**Teks Bacaan**
# # #
Sampel dan Pengumpulan Data
Populasi dalam penelitian ini adalah guru-guru SMA RSBI di Barlingmascakeb (Banjarnegara, Purbalingga, Banyumas, Cilacap, Kebumen).  Penelitian dimulai pada bulan November 2010 dan berakhir pada bulan April 2011.  Penelitian ini menggunakan metode non-probability sampling dengan teknik penyampelan menggunakan purposive sampling. Sampel dalam penelitian ini dipilih berdasarkan kriteria sebagai berikut: (1) responden berprofesi sebagai guru SMA RSBI di Barlingmascakeb; dan (2) minimal sudah aktif mengajar saat program RSBI mulai berjalan. 
Jumlah sampel minimum yang dibutuhkan dalam PLS adalah 10 x jumlah indikator terbanyak pada salah konstruk dalam model penelitian (Ghozali, 2008). Berdasarkan model penelitian yang digunakan dalam penelitian indikator terbanyak sebanyak 5 (lima) indikator, oleh karenanya maka sampel minimum yang diperlukan dari penilitian ini sebesar 10 x 5 = 50 sampel. Penelitian ini menggunakan sampel sebanyak 155 responden.
# # #
**Data yang Tersedia**
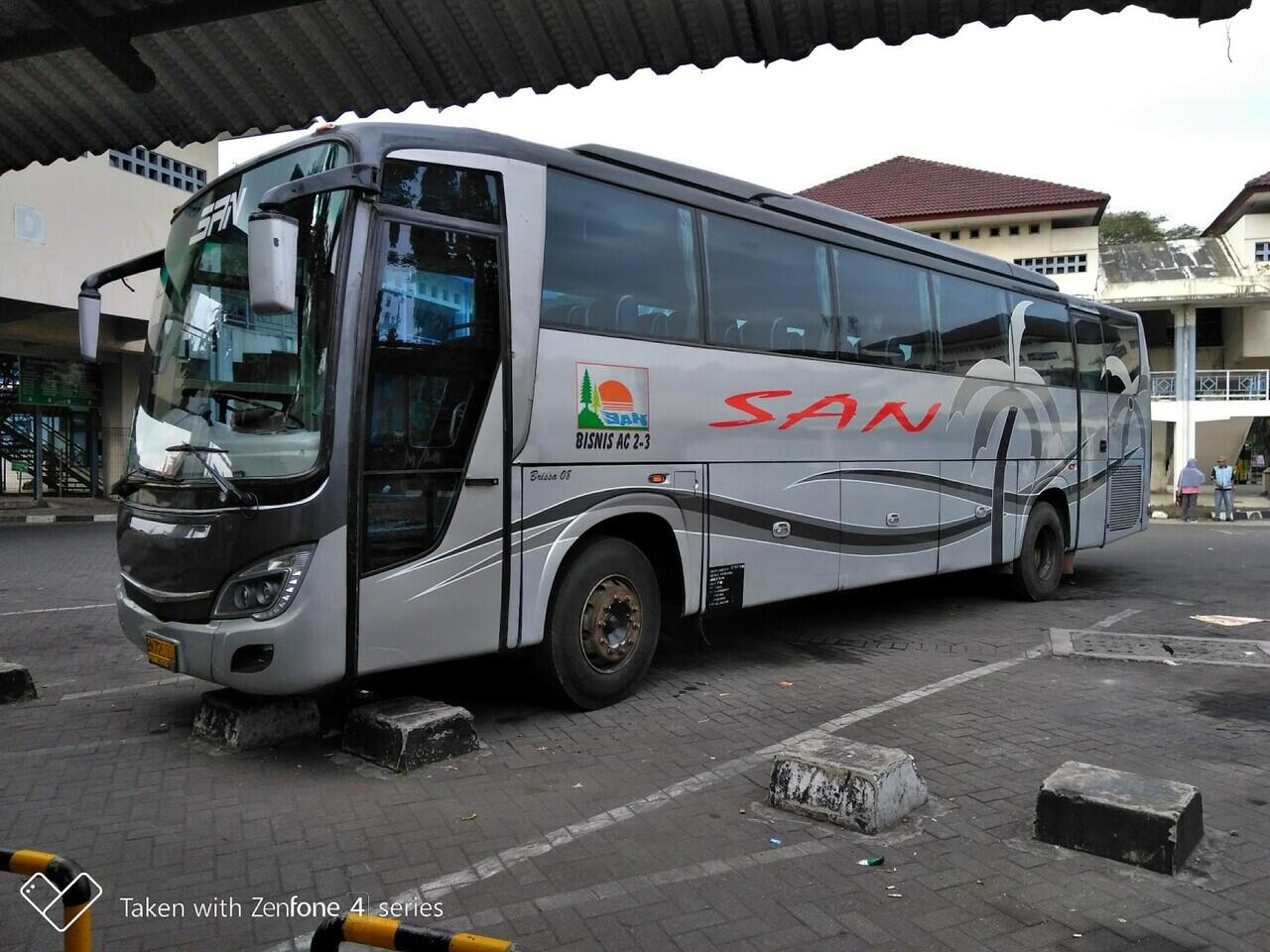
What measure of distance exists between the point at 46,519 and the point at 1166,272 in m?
33.6

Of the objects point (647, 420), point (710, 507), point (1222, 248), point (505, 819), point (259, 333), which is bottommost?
point (505, 819)

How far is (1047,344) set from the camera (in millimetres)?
10906

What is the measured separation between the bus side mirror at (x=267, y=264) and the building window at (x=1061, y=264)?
3192 centimetres

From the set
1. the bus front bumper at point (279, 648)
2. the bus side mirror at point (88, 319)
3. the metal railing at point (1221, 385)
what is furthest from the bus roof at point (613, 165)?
the metal railing at point (1221, 385)

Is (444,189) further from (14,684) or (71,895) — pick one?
(14,684)

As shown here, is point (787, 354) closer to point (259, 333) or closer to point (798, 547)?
point (798, 547)

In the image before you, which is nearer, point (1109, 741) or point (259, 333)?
point (259, 333)

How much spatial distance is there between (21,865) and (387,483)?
2757mm

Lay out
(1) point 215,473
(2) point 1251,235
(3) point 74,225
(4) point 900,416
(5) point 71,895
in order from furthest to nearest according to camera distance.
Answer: (2) point 1251,235
(3) point 74,225
(4) point 900,416
(1) point 215,473
(5) point 71,895

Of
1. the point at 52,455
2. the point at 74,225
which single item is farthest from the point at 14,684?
the point at 52,455

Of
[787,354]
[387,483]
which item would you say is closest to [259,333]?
[387,483]

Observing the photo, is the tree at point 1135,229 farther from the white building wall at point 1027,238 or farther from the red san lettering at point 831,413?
the red san lettering at point 831,413

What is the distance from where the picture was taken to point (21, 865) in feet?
7.95

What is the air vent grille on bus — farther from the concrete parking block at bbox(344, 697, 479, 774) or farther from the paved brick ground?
the concrete parking block at bbox(344, 697, 479, 774)
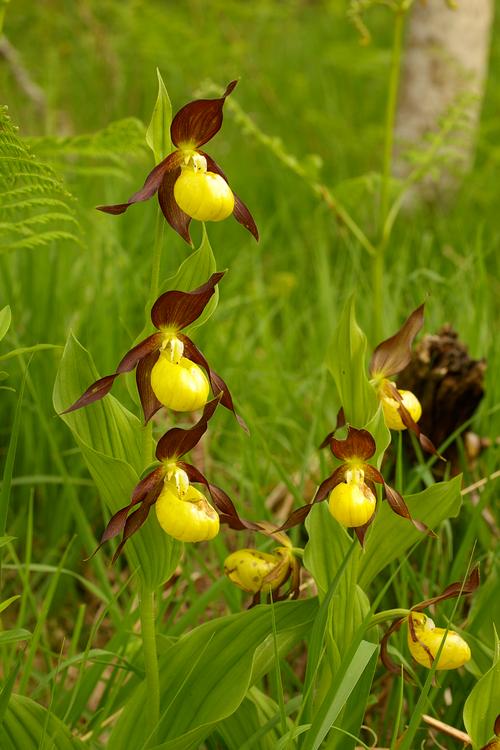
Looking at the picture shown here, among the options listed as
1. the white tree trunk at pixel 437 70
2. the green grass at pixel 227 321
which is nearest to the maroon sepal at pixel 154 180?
the green grass at pixel 227 321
# # #
**Soal Latihan**
1. Salin kata demi kata bagian teks tentang sampel dan pengumpulan data dari "Sampel dan Pengumpulan" sampai "RSBI mulai berjalan.".
2. Menurut teks tentang sampel dan pengumpulan data, berapa banyak responden yang dijadikan sampel dalam penelitian itu?
3. Lanjutkan teks tentang sampel dan pengumpulan data, dimulai setelah kalimat terakhir yang tercantum.

**Kunci Jawaban**
1.
Sampel dan Pengumpulan Data
Populasi dalam penelitian ini adalah guru-guru SMA RSBI di Barlingmascakeb (Banjarnegara, Purbalingga, Banyumas, Cilacap, Kebumen).  Penelitian dimulai pada bulan November 2010 dan berakhir pada bulan April 2011.  Penelitian ini menggunakan metode non-probability sampling dengan teknik penyampelan menggunakan purposive sampling. Sampel dalam penelitian ini dipilih berdasarkan kriteria sebagai berikut: (1) responden berprofesi sebagai guru SMA RSBI di Barlingmascakeb; dan (2) minimal sudah aktif mengajar saat program RSBI mulai berjalan.

2. Penelitian itu menggunakan sampel sebanyak 155 responden.

3.
Data yang terkumpul dianalisis menggunakan partial least squares (PLS) yaitu structural equation modelling berbasis komponen dengan menggunakan bantuan software SmartPLS 2.0. Penggunaan PLS dimaksudkan untuk causal-predictive analysis dalam situasi kompleksitas yang tinggi dan dukungan teori yang rendah (Ghozali, 2008).  PLS terdiri dari dua evaluasi dalam menganalissi data, yaitu:
1.      Evaluasi model pengukuran (outer model), terdiri dari uji validitas dan realibilitas indikator; dan
2.      Evaluasi model struktural (inner model), pengujian model dilakukan dengan melihat R-Square variabel dependen.  Pengujian hipotesis untuk kemudian dilakukan dengan membandingkan thitung dengan ttabel.
Pengukuran Variabel
Tiap variabel akan diukur dengan pengadaptasian dari literatur penelitian terdahulu (Lin, 2007; Saenz etal., 2009)  menggunakan lima point skala Likert (disusun dari 1= sangat tidak setuju sampai poin 5= sangat setuju) dengan multiple items construct. Variabel kesediaan guru untuk membantu rekan kerja diukur dengan empat item pernyataan yang fokus pada persepsi guru terkait kesediaan mereka dalam membantu rekan kerja memecahkan masalah pekerjaan. Empat item pernyataan variabel kepercayaan guru terhadap pengetahuan yang mereka miliki, diukur melalui penilaian guru terhadap kapabilitas pengetahuan yang mereka miliki bermanfaat atau tidak bagi perkembangan sekolah.
Variabel dukungan manajemen puncak diukur menggunakan empat item pernyataan yang mengindikasikan persepsi guru terhadap upaya-upaya pihak manajemen sekolah dalam menyelenggarakan program atau kegiatan yang mendukung proses berbagi pengetahuan guru.  Variabel penghargaan organisasional diukur dengan empat item pernyataan yang mengindikasikan persepsi guru terhadap pemberian penghargaan intensif (seperti kenaikan gaji, bonus, promosi jabatan, keamanan posisi kerja) dari manajemen puncak apabila para guru tersebut melakukan aktivitas berbagi pengetahuan dengan rekan kerja.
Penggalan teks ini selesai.